*AUFGABEN:*
(a) Für wie viele Staatsdiener haben der Bund und die meisten Kantone laut dem Text über die Abschaffung des Beamtenstatus diesen Status abgeschafft?
(b) Knüpf an das Ende des Textes über die Abschaffung des Beamtenstatus an und schreib ihn weiter.

*SEITENAUSZUG:*
Dies führte dazu, dass auf Bundesebene das öffentliche Dienstverhältnis für das Personal der Bundesverwaltung, der dezentralisierten Verwaltungseinheiten, der bundesstaatlichen Gerichtsbehörden, der Parlamentsdienste sowie verschiedener Bundesbetriebe zum Januar 2002 umfassend neu geregelt wurde. Die Auswirkungen sind bis heute weitreichend: Der Bund und die meisten Kantone haben den Beamtenstatus für ihre über 130.000 Staatsdiener abgeschafft und stattdessen ein öffentlich-rechtliches Anstellungsverhältnis mit einem Kündigungssystem eingeführt.

Nur für bestimmte Tätigkeitsbereiche bleibt eine Verbeamtung weiterhin möglich, wie zum Beispiel im gesamten Justizbereich. Hier werden die Mitglieder von Gerichtsbehörden zur Gewährleistung ihrer richterlichen Unabhängigkeit nach wie vor für eine bestimmte Amtsdauer durch das Volk oder das Parlament gewählt. Gleiches gilt für Exekutivstellen, die Aufsichts- oder Anklagefunktionen gegenüber ihrer eigenen Anstellungsbehörde wahrnehmen, etwa bei den Organen der Bundesanwaltschaft oder den Staatsanwaltschaften sowie natürlich bei der Polizei. Das neue Recht galt ausdrücklich auch für bestehende Dienst- und Beamtenverhältnisse, die vor dem 1. Januar 2002 abgeschlossen wurden oder über dieses Datum hinaus fortbestanden. Wenn Inhaber solcher “altrechtlicher Dienstverhältnisse” ein angebotenes zumutbares Arbeitsangebot ablehnten, wurde dies als Kündigungsgrund gewertet. Auf kantonaler Ebene verlief die Entwicklung ähnlich: Bis heute haben die meisten Kantone den Beamtenstatus abgeschafft oder er gilt nur noch unter bestimmten Bedingungen.

*BEREITGESTELLTE DATEN:*
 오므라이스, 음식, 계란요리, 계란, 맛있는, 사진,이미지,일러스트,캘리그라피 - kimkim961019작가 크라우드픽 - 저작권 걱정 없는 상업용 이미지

*LÖSUNGEN:*
(a) Für über 130.000 Staatsdiener.

(b)
Die Schweiz ging sogar noch einen Schritt weiter: Im Jahr 1997 beschloss das Berner Parlament die Trennung der Post-, Telefon- und Telegrafenbetriebe in eigenständige Unternehmen, was in Post und Telecom AG resultierte, seit 1998 bekannt als Swisscom. Die Arbeitsverhältnisse bei Swisscom basierten von Anfang an auf Privatrecht. Mit dem Inkrafttreten des neuen Bundespersonalgesetzes im Jahr 2002 verloren schließlich auch die Angestellten der Post sowie der Schweizer Bundesbahn – kurz SBB – nachträglich ihren Beamtenstatus – ein Vorgehen, das für deutsche Beamte als skandalös gilt. Darüber hinaus sind grundsätzlich auch die etwa 3000 Schweizer Gemeinden befugt, eigene dienstrechtliche Regelungen für ihr Personal zu schaffen. Dies führte zwar zu einer erheblichen Zersplitterung des Dienstrechts in der Schweiz, jedoch offenbar ohne nachteilige Folgen für das Land.

All dies war möglich, weil die Schweiz keine Änderungen an ihrer Bundesverfassung vornehmen musste. Das Beamtentum konnte ohne größere rechtliche Hürden abgeschafft werden. Nach der Schweizer Verfassung bestand lediglich das Recht und nicht die Pflicht zur Schaffung von “bleibenden Verbeamtungen“. Zudem enthält die Bundesverfassung keine vergleichbare Bestimmung wie im deutschen Grundgesetz, wonach das Berufsbeamtentum institutionell garantiert wird – Artikel 33 des Grundgesetzes könnte zudem mit entsprechender parlamentarischer Mehrheit geändert werden.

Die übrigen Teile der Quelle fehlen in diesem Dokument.